Lightweight silicon aluminum alloy pistons (9.6 ounces each) with two compression rings and two oil rings (one of which was located below the wrist pin) swung from I-beam type, drop-forged connecting rods–83⁄16 inches long from center to center, with babbit bearings.
The camshaft in the Terraplane Six was gear driven and made from a hardened nickel-chrome-molybendum alloy. It too rode in three babbited bearings, two inches in diameter at the front, more than three inches at the center and 11/2 inches at the rear. Interestingly, roller tappets were used in these engines as well–a feature found only in Hudson-built engines at the time.
Depending on the engine rating, Terraplanes used either a single downdraft or double downdraft carburetor fed by a 40-gph pump driven off the camshaft, and a 16.5-gallon tank was standard issue.
When it came time to stop, operators could rely on Hudson’s “Duo-Automatic Hydraulic Brakes,” which mated a primary hydraulic braking system with an auxiliary mechanical system. In the event of a brake failure, the secondary system would stop the vehicle. An optional hill-hold unit was available as well, to aid the driver during uphill takeoffs.
Hudson’s “Selective Automatic Shift” with “Electric Hand,” which permitted clutch-free driving, was also available on Terraplane commercial rigs. The setup (also used by Cord and developed by Bendix) used an electric/vacuum mechanism mounted on the transmission to actuate the clutch via throttle pressure. In the event of a malfunction (known to happen) a conventional shift lever could be easily installed.
Finally, these trucks were offered in two wheelbases: the standard 117-inch version and the “Big Boy” at 124 inches. The longer rig was intended to provide greater load-carrying stability.
Though Hudson isn’t usually remembered for its commercial vehicles, the company had a history in the hauler business prior to WWII. In the Roaring Twenties, for instance, Hudson-Essex dealers offered open wood bodies built by a couple of different vendors perched atop Essex chassis.
In 1929, Hudson offered its own Dover-branded line of light-duty commercial vehicles, sold as either bare cab and chassis or outfitted with bodies that included a panel delivery, a screenside express, an open express, a canopy express and a sedan delivery.
In 1930, the company changed the name of its commercial vehicles to Essex (Dovers had been using Essex fenders, headlamps, running boards, hood, cowl, as well as front-opening doors anyway). Then the name was changed to Terraplane, for the 1933 model year.
In 1934, Hudson sold 1,901 commercial Terraplanes–a pretty good haul for a light-truck maker in those days. But the Terraplane brand would be short-lived and it was phased out altogether after 1938. Its last hurrah came as the second half of a hyphenated nameplate on Hudson-Terraplane cars.

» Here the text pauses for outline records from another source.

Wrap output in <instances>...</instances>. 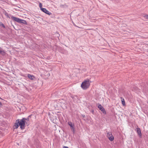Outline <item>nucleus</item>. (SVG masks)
<instances>
[{
    "label": "nucleus",
    "mask_w": 148,
    "mask_h": 148,
    "mask_svg": "<svg viewBox=\"0 0 148 148\" xmlns=\"http://www.w3.org/2000/svg\"><path fill=\"white\" fill-rule=\"evenodd\" d=\"M27 124V122L25 121L23 118L21 119H18L16 121L14 124V129H17L19 126H20L21 130H24L25 129L26 124H27V126L28 125Z\"/></svg>",
    "instance_id": "nucleus-1"
},
{
    "label": "nucleus",
    "mask_w": 148,
    "mask_h": 148,
    "mask_svg": "<svg viewBox=\"0 0 148 148\" xmlns=\"http://www.w3.org/2000/svg\"><path fill=\"white\" fill-rule=\"evenodd\" d=\"M11 18L14 21L18 23L26 25H27L26 21L23 19H21L12 15L11 16Z\"/></svg>",
    "instance_id": "nucleus-2"
},
{
    "label": "nucleus",
    "mask_w": 148,
    "mask_h": 148,
    "mask_svg": "<svg viewBox=\"0 0 148 148\" xmlns=\"http://www.w3.org/2000/svg\"><path fill=\"white\" fill-rule=\"evenodd\" d=\"M90 80L88 79L82 82L81 86L84 90L87 89L90 85Z\"/></svg>",
    "instance_id": "nucleus-3"
},
{
    "label": "nucleus",
    "mask_w": 148,
    "mask_h": 148,
    "mask_svg": "<svg viewBox=\"0 0 148 148\" xmlns=\"http://www.w3.org/2000/svg\"><path fill=\"white\" fill-rule=\"evenodd\" d=\"M98 108L101 111V112L104 114H106V111L104 109V108H103V107L101 105L99 104L98 107Z\"/></svg>",
    "instance_id": "nucleus-4"
},
{
    "label": "nucleus",
    "mask_w": 148,
    "mask_h": 148,
    "mask_svg": "<svg viewBox=\"0 0 148 148\" xmlns=\"http://www.w3.org/2000/svg\"><path fill=\"white\" fill-rule=\"evenodd\" d=\"M41 11L49 15H50L51 14V12H50L45 8H42Z\"/></svg>",
    "instance_id": "nucleus-5"
},
{
    "label": "nucleus",
    "mask_w": 148,
    "mask_h": 148,
    "mask_svg": "<svg viewBox=\"0 0 148 148\" xmlns=\"http://www.w3.org/2000/svg\"><path fill=\"white\" fill-rule=\"evenodd\" d=\"M27 77L32 80H35L36 79V78L34 75L30 74H28L27 75Z\"/></svg>",
    "instance_id": "nucleus-6"
},
{
    "label": "nucleus",
    "mask_w": 148,
    "mask_h": 148,
    "mask_svg": "<svg viewBox=\"0 0 148 148\" xmlns=\"http://www.w3.org/2000/svg\"><path fill=\"white\" fill-rule=\"evenodd\" d=\"M136 132L139 137L140 138L141 137L142 135L140 129L138 127L137 128H136Z\"/></svg>",
    "instance_id": "nucleus-7"
},
{
    "label": "nucleus",
    "mask_w": 148,
    "mask_h": 148,
    "mask_svg": "<svg viewBox=\"0 0 148 148\" xmlns=\"http://www.w3.org/2000/svg\"><path fill=\"white\" fill-rule=\"evenodd\" d=\"M71 97L73 99L74 101L77 102L78 99V98L77 95L71 96Z\"/></svg>",
    "instance_id": "nucleus-8"
},
{
    "label": "nucleus",
    "mask_w": 148,
    "mask_h": 148,
    "mask_svg": "<svg viewBox=\"0 0 148 148\" xmlns=\"http://www.w3.org/2000/svg\"><path fill=\"white\" fill-rule=\"evenodd\" d=\"M68 123L69 125L70 126L71 128L74 126V124L72 123L71 122H69Z\"/></svg>",
    "instance_id": "nucleus-9"
},
{
    "label": "nucleus",
    "mask_w": 148,
    "mask_h": 148,
    "mask_svg": "<svg viewBox=\"0 0 148 148\" xmlns=\"http://www.w3.org/2000/svg\"><path fill=\"white\" fill-rule=\"evenodd\" d=\"M108 138L110 141H112L113 140H114V137L112 135H110V137H109Z\"/></svg>",
    "instance_id": "nucleus-10"
},
{
    "label": "nucleus",
    "mask_w": 148,
    "mask_h": 148,
    "mask_svg": "<svg viewBox=\"0 0 148 148\" xmlns=\"http://www.w3.org/2000/svg\"><path fill=\"white\" fill-rule=\"evenodd\" d=\"M0 53L3 56L5 54V53L3 51H2L0 49Z\"/></svg>",
    "instance_id": "nucleus-11"
},
{
    "label": "nucleus",
    "mask_w": 148,
    "mask_h": 148,
    "mask_svg": "<svg viewBox=\"0 0 148 148\" xmlns=\"http://www.w3.org/2000/svg\"><path fill=\"white\" fill-rule=\"evenodd\" d=\"M112 134L110 133H108L107 134V136L108 138L110 137V135H112Z\"/></svg>",
    "instance_id": "nucleus-12"
},
{
    "label": "nucleus",
    "mask_w": 148,
    "mask_h": 148,
    "mask_svg": "<svg viewBox=\"0 0 148 148\" xmlns=\"http://www.w3.org/2000/svg\"><path fill=\"white\" fill-rule=\"evenodd\" d=\"M24 119V120L27 122L28 121H29V118L28 117H27V118H23Z\"/></svg>",
    "instance_id": "nucleus-13"
},
{
    "label": "nucleus",
    "mask_w": 148,
    "mask_h": 148,
    "mask_svg": "<svg viewBox=\"0 0 148 148\" xmlns=\"http://www.w3.org/2000/svg\"><path fill=\"white\" fill-rule=\"evenodd\" d=\"M39 7L40 8V10H41V9L42 8H42V4L40 3L39 4Z\"/></svg>",
    "instance_id": "nucleus-14"
},
{
    "label": "nucleus",
    "mask_w": 148,
    "mask_h": 148,
    "mask_svg": "<svg viewBox=\"0 0 148 148\" xmlns=\"http://www.w3.org/2000/svg\"><path fill=\"white\" fill-rule=\"evenodd\" d=\"M121 102L123 105L124 106L125 105V102L124 99H123V100H121Z\"/></svg>",
    "instance_id": "nucleus-15"
},
{
    "label": "nucleus",
    "mask_w": 148,
    "mask_h": 148,
    "mask_svg": "<svg viewBox=\"0 0 148 148\" xmlns=\"http://www.w3.org/2000/svg\"><path fill=\"white\" fill-rule=\"evenodd\" d=\"M71 129L72 132H73L74 133L75 131V128L74 127V126L71 128Z\"/></svg>",
    "instance_id": "nucleus-16"
},
{
    "label": "nucleus",
    "mask_w": 148,
    "mask_h": 148,
    "mask_svg": "<svg viewBox=\"0 0 148 148\" xmlns=\"http://www.w3.org/2000/svg\"><path fill=\"white\" fill-rule=\"evenodd\" d=\"M1 26L2 27H3L4 28H5V26L2 23Z\"/></svg>",
    "instance_id": "nucleus-17"
},
{
    "label": "nucleus",
    "mask_w": 148,
    "mask_h": 148,
    "mask_svg": "<svg viewBox=\"0 0 148 148\" xmlns=\"http://www.w3.org/2000/svg\"><path fill=\"white\" fill-rule=\"evenodd\" d=\"M144 17H145L147 19H148V15H146L144 16Z\"/></svg>",
    "instance_id": "nucleus-18"
},
{
    "label": "nucleus",
    "mask_w": 148,
    "mask_h": 148,
    "mask_svg": "<svg viewBox=\"0 0 148 148\" xmlns=\"http://www.w3.org/2000/svg\"><path fill=\"white\" fill-rule=\"evenodd\" d=\"M63 148H69V147L67 146H64Z\"/></svg>",
    "instance_id": "nucleus-19"
},
{
    "label": "nucleus",
    "mask_w": 148,
    "mask_h": 148,
    "mask_svg": "<svg viewBox=\"0 0 148 148\" xmlns=\"http://www.w3.org/2000/svg\"><path fill=\"white\" fill-rule=\"evenodd\" d=\"M5 15L6 16H8V13H6L5 14Z\"/></svg>",
    "instance_id": "nucleus-20"
},
{
    "label": "nucleus",
    "mask_w": 148,
    "mask_h": 148,
    "mask_svg": "<svg viewBox=\"0 0 148 148\" xmlns=\"http://www.w3.org/2000/svg\"><path fill=\"white\" fill-rule=\"evenodd\" d=\"M2 105V104L1 102H0V106Z\"/></svg>",
    "instance_id": "nucleus-21"
},
{
    "label": "nucleus",
    "mask_w": 148,
    "mask_h": 148,
    "mask_svg": "<svg viewBox=\"0 0 148 148\" xmlns=\"http://www.w3.org/2000/svg\"><path fill=\"white\" fill-rule=\"evenodd\" d=\"M31 115H29V116H28V117H28V118H29V117H31Z\"/></svg>",
    "instance_id": "nucleus-22"
},
{
    "label": "nucleus",
    "mask_w": 148,
    "mask_h": 148,
    "mask_svg": "<svg viewBox=\"0 0 148 148\" xmlns=\"http://www.w3.org/2000/svg\"><path fill=\"white\" fill-rule=\"evenodd\" d=\"M1 23V22H0V26H1V23Z\"/></svg>",
    "instance_id": "nucleus-23"
},
{
    "label": "nucleus",
    "mask_w": 148,
    "mask_h": 148,
    "mask_svg": "<svg viewBox=\"0 0 148 148\" xmlns=\"http://www.w3.org/2000/svg\"><path fill=\"white\" fill-rule=\"evenodd\" d=\"M82 116H83V117H85V115H83Z\"/></svg>",
    "instance_id": "nucleus-24"
},
{
    "label": "nucleus",
    "mask_w": 148,
    "mask_h": 148,
    "mask_svg": "<svg viewBox=\"0 0 148 148\" xmlns=\"http://www.w3.org/2000/svg\"><path fill=\"white\" fill-rule=\"evenodd\" d=\"M60 36V35H59V34H58V36Z\"/></svg>",
    "instance_id": "nucleus-25"
},
{
    "label": "nucleus",
    "mask_w": 148,
    "mask_h": 148,
    "mask_svg": "<svg viewBox=\"0 0 148 148\" xmlns=\"http://www.w3.org/2000/svg\"><path fill=\"white\" fill-rule=\"evenodd\" d=\"M147 103H148V100H147Z\"/></svg>",
    "instance_id": "nucleus-26"
},
{
    "label": "nucleus",
    "mask_w": 148,
    "mask_h": 148,
    "mask_svg": "<svg viewBox=\"0 0 148 148\" xmlns=\"http://www.w3.org/2000/svg\"><path fill=\"white\" fill-rule=\"evenodd\" d=\"M0 98L1 99V98L0 97Z\"/></svg>",
    "instance_id": "nucleus-27"
}]
</instances>
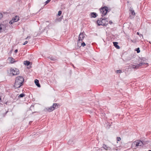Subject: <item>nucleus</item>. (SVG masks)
Wrapping results in <instances>:
<instances>
[{
  "label": "nucleus",
  "mask_w": 151,
  "mask_h": 151,
  "mask_svg": "<svg viewBox=\"0 0 151 151\" xmlns=\"http://www.w3.org/2000/svg\"><path fill=\"white\" fill-rule=\"evenodd\" d=\"M24 81V79L22 76H17L16 78L14 87L16 88L20 87L23 85Z\"/></svg>",
  "instance_id": "1"
},
{
  "label": "nucleus",
  "mask_w": 151,
  "mask_h": 151,
  "mask_svg": "<svg viewBox=\"0 0 151 151\" xmlns=\"http://www.w3.org/2000/svg\"><path fill=\"white\" fill-rule=\"evenodd\" d=\"M97 23L99 26H105L108 24V18H104L97 20Z\"/></svg>",
  "instance_id": "2"
},
{
  "label": "nucleus",
  "mask_w": 151,
  "mask_h": 151,
  "mask_svg": "<svg viewBox=\"0 0 151 151\" xmlns=\"http://www.w3.org/2000/svg\"><path fill=\"white\" fill-rule=\"evenodd\" d=\"M143 143L140 140H137L132 143V147L134 148L140 147L143 145Z\"/></svg>",
  "instance_id": "3"
},
{
  "label": "nucleus",
  "mask_w": 151,
  "mask_h": 151,
  "mask_svg": "<svg viewBox=\"0 0 151 151\" xmlns=\"http://www.w3.org/2000/svg\"><path fill=\"white\" fill-rule=\"evenodd\" d=\"M148 65V63H145L144 62H141L139 64L135 65H130V67L134 69H137L139 68V67L143 66H147Z\"/></svg>",
  "instance_id": "4"
},
{
  "label": "nucleus",
  "mask_w": 151,
  "mask_h": 151,
  "mask_svg": "<svg viewBox=\"0 0 151 151\" xmlns=\"http://www.w3.org/2000/svg\"><path fill=\"white\" fill-rule=\"evenodd\" d=\"M108 11V8L106 6H104L101 8L100 9V12L102 14L101 16L103 17L106 14Z\"/></svg>",
  "instance_id": "5"
},
{
  "label": "nucleus",
  "mask_w": 151,
  "mask_h": 151,
  "mask_svg": "<svg viewBox=\"0 0 151 151\" xmlns=\"http://www.w3.org/2000/svg\"><path fill=\"white\" fill-rule=\"evenodd\" d=\"M10 70V74H12V75H16L19 73L18 69L16 68H11Z\"/></svg>",
  "instance_id": "6"
},
{
  "label": "nucleus",
  "mask_w": 151,
  "mask_h": 151,
  "mask_svg": "<svg viewBox=\"0 0 151 151\" xmlns=\"http://www.w3.org/2000/svg\"><path fill=\"white\" fill-rule=\"evenodd\" d=\"M8 24H0V32L5 31L6 27H8Z\"/></svg>",
  "instance_id": "7"
},
{
  "label": "nucleus",
  "mask_w": 151,
  "mask_h": 151,
  "mask_svg": "<svg viewBox=\"0 0 151 151\" xmlns=\"http://www.w3.org/2000/svg\"><path fill=\"white\" fill-rule=\"evenodd\" d=\"M19 20V17L18 16H16L13 18L9 22V24H12L13 23L18 21Z\"/></svg>",
  "instance_id": "8"
},
{
  "label": "nucleus",
  "mask_w": 151,
  "mask_h": 151,
  "mask_svg": "<svg viewBox=\"0 0 151 151\" xmlns=\"http://www.w3.org/2000/svg\"><path fill=\"white\" fill-rule=\"evenodd\" d=\"M85 37V35H84L83 33H81L79 35L78 37V44L79 43L80 41H82L84 38V37Z\"/></svg>",
  "instance_id": "9"
},
{
  "label": "nucleus",
  "mask_w": 151,
  "mask_h": 151,
  "mask_svg": "<svg viewBox=\"0 0 151 151\" xmlns=\"http://www.w3.org/2000/svg\"><path fill=\"white\" fill-rule=\"evenodd\" d=\"M103 147L104 149L106 150H111V147H108L106 145L104 144H103Z\"/></svg>",
  "instance_id": "10"
},
{
  "label": "nucleus",
  "mask_w": 151,
  "mask_h": 151,
  "mask_svg": "<svg viewBox=\"0 0 151 151\" xmlns=\"http://www.w3.org/2000/svg\"><path fill=\"white\" fill-rule=\"evenodd\" d=\"M35 83L36 85L38 87H40V86L39 83V81L37 79H35Z\"/></svg>",
  "instance_id": "11"
},
{
  "label": "nucleus",
  "mask_w": 151,
  "mask_h": 151,
  "mask_svg": "<svg viewBox=\"0 0 151 151\" xmlns=\"http://www.w3.org/2000/svg\"><path fill=\"white\" fill-rule=\"evenodd\" d=\"M113 44L114 46L117 49H119L120 48V47L118 45V42H113Z\"/></svg>",
  "instance_id": "12"
},
{
  "label": "nucleus",
  "mask_w": 151,
  "mask_h": 151,
  "mask_svg": "<svg viewBox=\"0 0 151 151\" xmlns=\"http://www.w3.org/2000/svg\"><path fill=\"white\" fill-rule=\"evenodd\" d=\"M91 18H95L96 17V14L95 12H91Z\"/></svg>",
  "instance_id": "13"
},
{
  "label": "nucleus",
  "mask_w": 151,
  "mask_h": 151,
  "mask_svg": "<svg viewBox=\"0 0 151 151\" xmlns=\"http://www.w3.org/2000/svg\"><path fill=\"white\" fill-rule=\"evenodd\" d=\"M8 60L11 63H13L14 62V59L12 58H9L8 59Z\"/></svg>",
  "instance_id": "14"
},
{
  "label": "nucleus",
  "mask_w": 151,
  "mask_h": 151,
  "mask_svg": "<svg viewBox=\"0 0 151 151\" xmlns=\"http://www.w3.org/2000/svg\"><path fill=\"white\" fill-rule=\"evenodd\" d=\"M47 110L49 112H51L54 110V109L51 106L50 107L47 109Z\"/></svg>",
  "instance_id": "15"
},
{
  "label": "nucleus",
  "mask_w": 151,
  "mask_h": 151,
  "mask_svg": "<svg viewBox=\"0 0 151 151\" xmlns=\"http://www.w3.org/2000/svg\"><path fill=\"white\" fill-rule=\"evenodd\" d=\"M52 106V108L54 109V110L55 109H57V108L58 105L56 103H54Z\"/></svg>",
  "instance_id": "16"
},
{
  "label": "nucleus",
  "mask_w": 151,
  "mask_h": 151,
  "mask_svg": "<svg viewBox=\"0 0 151 151\" xmlns=\"http://www.w3.org/2000/svg\"><path fill=\"white\" fill-rule=\"evenodd\" d=\"M30 62L29 61H25L24 62V64L25 65H29Z\"/></svg>",
  "instance_id": "17"
},
{
  "label": "nucleus",
  "mask_w": 151,
  "mask_h": 151,
  "mask_svg": "<svg viewBox=\"0 0 151 151\" xmlns=\"http://www.w3.org/2000/svg\"><path fill=\"white\" fill-rule=\"evenodd\" d=\"M25 96V95L24 93H22L18 97L19 98H22L24 96Z\"/></svg>",
  "instance_id": "18"
},
{
  "label": "nucleus",
  "mask_w": 151,
  "mask_h": 151,
  "mask_svg": "<svg viewBox=\"0 0 151 151\" xmlns=\"http://www.w3.org/2000/svg\"><path fill=\"white\" fill-rule=\"evenodd\" d=\"M68 143L69 144H73V143L72 140H70L68 142Z\"/></svg>",
  "instance_id": "19"
},
{
  "label": "nucleus",
  "mask_w": 151,
  "mask_h": 151,
  "mask_svg": "<svg viewBox=\"0 0 151 151\" xmlns=\"http://www.w3.org/2000/svg\"><path fill=\"white\" fill-rule=\"evenodd\" d=\"M130 11L131 12L132 14L133 15H134L135 14V13L134 12V10H132V9L130 10Z\"/></svg>",
  "instance_id": "20"
},
{
  "label": "nucleus",
  "mask_w": 151,
  "mask_h": 151,
  "mask_svg": "<svg viewBox=\"0 0 151 151\" xmlns=\"http://www.w3.org/2000/svg\"><path fill=\"white\" fill-rule=\"evenodd\" d=\"M122 72V71L121 70H117L116 71V73H121Z\"/></svg>",
  "instance_id": "21"
},
{
  "label": "nucleus",
  "mask_w": 151,
  "mask_h": 151,
  "mask_svg": "<svg viewBox=\"0 0 151 151\" xmlns=\"http://www.w3.org/2000/svg\"><path fill=\"white\" fill-rule=\"evenodd\" d=\"M121 140V138L120 137H117V142L118 141H120V140Z\"/></svg>",
  "instance_id": "22"
},
{
  "label": "nucleus",
  "mask_w": 151,
  "mask_h": 151,
  "mask_svg": "<svg viewBox=\"0 0 151 151\" xmlns=\"http://www.w3.org/2000/svg\"><path fill=\"white\" fill-rule=\"evenodd\" d=\"M81 45L83 47H84L86 45V44L84 42H83L82 43H81Z\"/></svg>",
  "instance_id": "23"
},
{
  "label": "nucleus",
  "mask_w": 151,
  "mask_h": 151,
  "mask_svg": "<svg viewBox=\"0 0 151 151\" xmlns=\"http://www.w3.org/2000/svg\"><path fill=\"white\" fill-rule=\"evenodd\" d=\"M61 13H62V12L61 11H59L58 12V15H59V16H60L61 14Z\"/></svg>",
  "instance_id": "24"
},
{
  "label": "nucleus",
  "mask_w": 151,
  "mask_h": 151,
  "mask_svg": "<svg viewBox=\"0 0 151 151\" xmlns=\"http://www.w3.org/2000/svg\"><path fill=\"white\" fill-rule=\"evenodd\" d=\"M136 51H137V52L138 53H139L140 52V50L139 48H138L137 49V50H136Z\"/></svg>",
  "instance_id": "25"
},
{
  "label": "nucleus",
  "mask_w": 151,
  "mask_h": 151,
  "mask_svg": "<svg viewBox=\"0 0 151 151\" xmlns=\"http://www.w3.org/2000/svg\"><path fill=\"white\" fill-rule=\"evenodd\" d=\"M3 17V15L2 14L0 13V19Z\"/></svg>",
  "instance_id": "26"
},
{
  "label": "nucleus",
  "mask_w": 151,
  "mask_h": 151,
  "mask_svg": "<svg viewBox=\"0 0 151 151\" xmlns=\"http://www.w3.org/2000/svg\"><path fill=\"white\" fill-rule=\"evenodd\" d=\"M50 0H47L45 2L46 4H47L50 1Z\"/></svg>",
  "instance_id": "27"
},
{
  "label": "nucleus",
  "mask_w": 151,
  "mask_h": 151,
  "mask_svg": "<svg viewBox=\"0 0 151 151\" xmlns=\"http://www.w3.org/2000/svg\"><path fill=\"white\" fill-rule=\"evenodd\" d=\"M27 42H28L27 41H26L24 42V43H23V45H26V44H27Z\"/></svg>",
  "instance_id": "28"
},
{
  "label": "nucleus",
  "mask_w": 151,
  "mask_h": 151,
  "mask_svg": "<svg viewBox=\"0 0 151 151\" xmlns=\"http://www.w3.org/2000/svg\"><path fill=\"white\" fill-rule=\"evenodd\" d=\"M31 38V37L30 36H28L26 38V39H27L28 38L30 39Z\"/></svg>",
  "instance_id": "29"
},
{
  "label": "nucleus",
  "mask_w": 151,
  "mask_h": 151,
  "mask_svg": "<svg viewBox=\"0 0 151 151\" xmlns=\"http://www.w3.org/2000/svg\"><path fill=\"white\" fill-rule=\"evenodd\" d=\"M18 52V50L17 49H16L15 51H14V52L15 53H16L17 52Z\"/></svg>",
  "instance_id": "30"
},
{
  "label": "nucleus",
  "mask_w": 151,
  "mask_h": 151,
  "mask_svg": "<svg viewBox=\"0 0 151 151\" xmlns=\"http://www.w3.org/2000/svg\"><path fill=\"white\" fill-rule=\"evenodd\" d=\"M109 23L110 24H111L112 23V22L111 21H110L109 22Z\"/></svg>",
  "instance_id": "31"
},
{
  "label": "nucleus",
  "mask_w": 151,
  "mask_h": 151,
  "mask_svg": "<svg viewBox=\"0 0 151 151\" xmlns=\"http://www.w3.org/2000/svg\"><path fill=\"white\" fill-rule=\"evenodd\" d=\"M50 59L53 60H54L53 58H50Z\"/></svg>",
  "instance_id": "32"
},
{
  "label": "nucleus",
  "mask_w": 151,
  "mask_h": 151,
  "mask_svg": "<svg viewBox=\"0 0 151 151\" xmlns=\"http://www.w3.org/2000/svg\"><path fill=\"white\" fill-rule=\"evenodd\" d=\"M3 67L2 65H0V68H2Z\"/></svg>",
  "instance_id": "33"
},
{
  "label": "nucleus",
  "mask_w": 151,
  "mask_h": 151,
  "mask_svg": "<svg viewBox=\"0 0 151 151\" xmlns=\"http://www.w3.org/2000/svg\"><path fill=\"white\" fill-rule=\"evenodd\" d=\"M137 35H139V33L138 32H137Z\"/></svg>",
  "instance_id": "34"
},
{
  "label": "nucleus",
  "mask_w": 151,
  "mask_h": 151,
  "mask_svg": "<svg viewBox=\"0 0 151 151\" xmlns=\"http://www.w3.org/2000/svg\"><path fill=\"white\" fill-rule=\"evenodd\" d=\"M114 150H117V149H114Z\"/></svg>",
  "instance_id": "35"
},
{
  "label": "nucleus",
  "mask_w": 151,
  "mask_h": 151,
  "mask_svg": "<svg viewBox=\"0 0 151 151\" xmlns=\"http://www.w3.org/2000/svg\"><path fill=\"white\" fill-rule=\"evenodd\" d=\"M148 151H151V150H149Z\"/></svg>",
  "instance_id": "36"
}]
</instances>
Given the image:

This month’s feature truck is owned by serial Hudson collector Dave Lanning of Englewood, Florida. Dave has owned the Terraplane for more than 20 years and bought it from a fellow Hudson club member in much the same condition as it’s pictured here. He drives the truck regularly and isn’t afraid to use it as it was intended, despite its rarity. “It’s a decent driver, and everything on it works,” he said. “I take it to the dump and to Lowe’s whenever I need to haul something.”
The Terraplane has asked for little in return for its service, Dave said–just new tires, a set of brake wheel cylinder rebuild kits and other minor repairs. For the most part, it’s just provided years of trouble-free hauling. “It really runs nice,” he said. “I’ve had to do very little to it. It’s just a great old truck.”